_Spatial reasoning dataset excerpts_
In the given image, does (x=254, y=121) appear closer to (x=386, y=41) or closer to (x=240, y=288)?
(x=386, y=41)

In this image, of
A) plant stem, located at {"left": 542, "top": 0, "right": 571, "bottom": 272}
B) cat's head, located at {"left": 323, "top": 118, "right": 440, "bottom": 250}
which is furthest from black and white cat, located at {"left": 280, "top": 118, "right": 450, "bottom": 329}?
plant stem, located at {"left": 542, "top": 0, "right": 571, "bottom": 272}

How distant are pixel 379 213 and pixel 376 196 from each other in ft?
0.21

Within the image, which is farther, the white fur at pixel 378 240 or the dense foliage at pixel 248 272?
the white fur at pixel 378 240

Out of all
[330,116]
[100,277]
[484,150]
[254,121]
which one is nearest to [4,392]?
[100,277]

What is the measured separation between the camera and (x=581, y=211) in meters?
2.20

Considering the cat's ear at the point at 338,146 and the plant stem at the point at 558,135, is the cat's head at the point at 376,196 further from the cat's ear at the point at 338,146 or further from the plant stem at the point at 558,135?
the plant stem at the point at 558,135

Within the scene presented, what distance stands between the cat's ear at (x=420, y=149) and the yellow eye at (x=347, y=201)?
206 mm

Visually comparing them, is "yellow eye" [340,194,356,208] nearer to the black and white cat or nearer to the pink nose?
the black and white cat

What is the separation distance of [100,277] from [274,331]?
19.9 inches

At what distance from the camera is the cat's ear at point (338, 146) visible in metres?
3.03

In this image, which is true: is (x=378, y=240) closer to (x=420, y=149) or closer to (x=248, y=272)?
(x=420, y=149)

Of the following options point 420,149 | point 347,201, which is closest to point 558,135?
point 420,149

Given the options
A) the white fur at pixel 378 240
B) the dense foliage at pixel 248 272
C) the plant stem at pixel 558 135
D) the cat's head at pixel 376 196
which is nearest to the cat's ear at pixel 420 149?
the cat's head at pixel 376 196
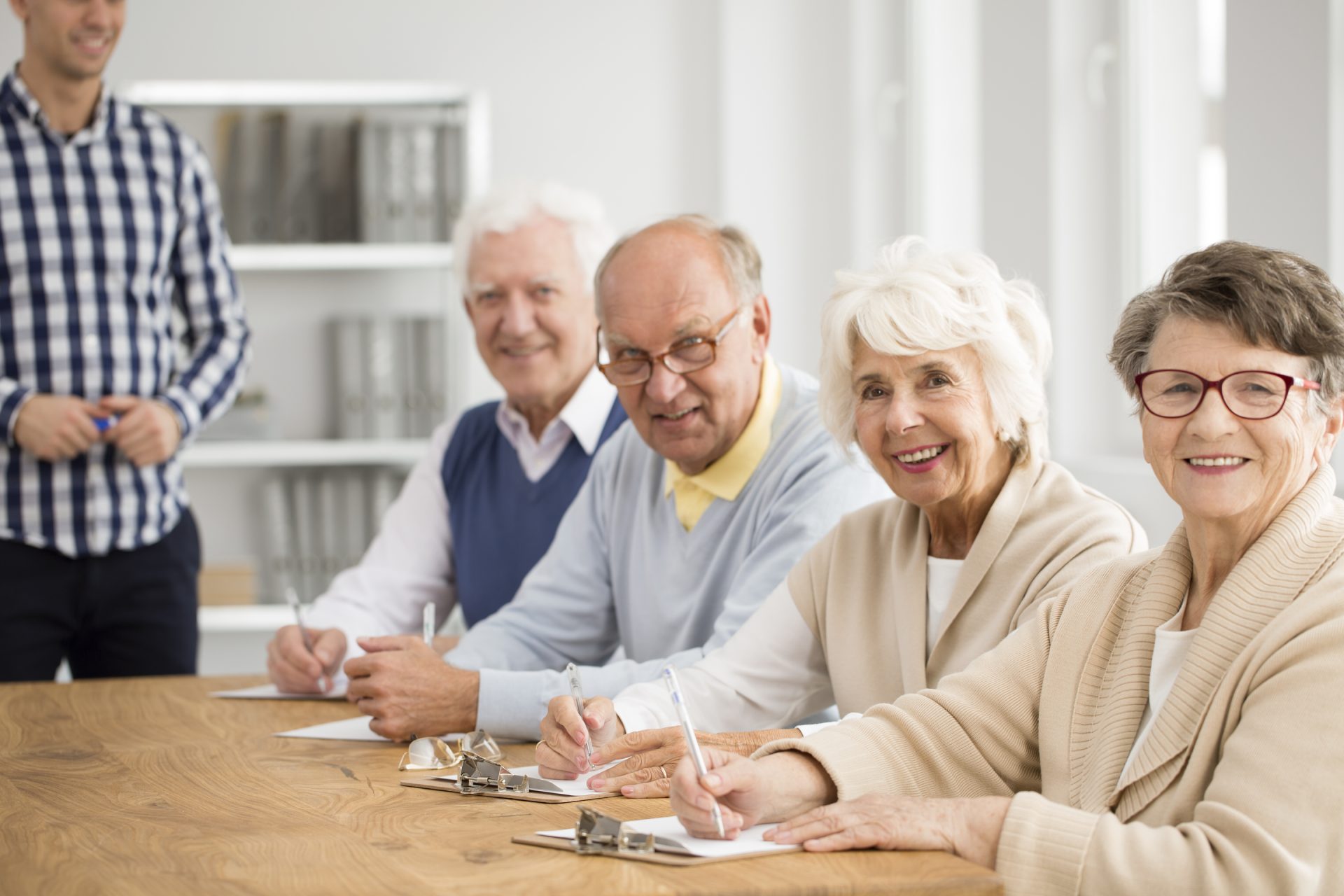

_SHORT TASK_
Extract every line of the data above that contains the word "which", treating uppercase and lowercase as different.

_SOLUTION TO THIS EXERCISE_
which is furthest from black and white cat, located at {"left": 280, "top": 118, "right": 450, "bottom": 329}?
Within the image, which is farther, the white fur at pixel 378 240 or the dense foliage at pixel 248 272?
which one is nearest to [4,392]?
In this image, which is true: is (x=378, y=240) closer to (x=420, y=149) or closer to (x=248, y=272)?
Of the following options point 420,149 | point 347,201, which is closest to point 558,135?
which is nearest to the cat's ear at pixel 420 149?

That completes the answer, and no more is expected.